■ OBJECTIVE
List every line below that contains the word "building", copying each one in full.

■ DATA SHOWN
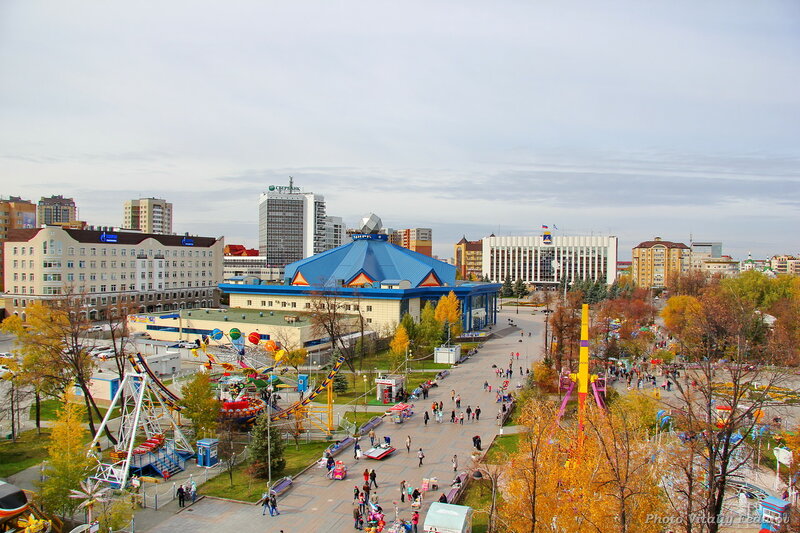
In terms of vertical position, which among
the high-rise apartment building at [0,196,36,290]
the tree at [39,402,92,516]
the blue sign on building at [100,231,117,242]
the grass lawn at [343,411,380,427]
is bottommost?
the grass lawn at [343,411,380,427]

...

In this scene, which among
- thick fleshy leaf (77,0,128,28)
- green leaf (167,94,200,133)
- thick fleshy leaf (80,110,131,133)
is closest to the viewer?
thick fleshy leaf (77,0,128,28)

■ EXPECTED ANSWER
the high-rise apartment building at [0,196,36,290]
the blue sign on building at [100,231,117,242]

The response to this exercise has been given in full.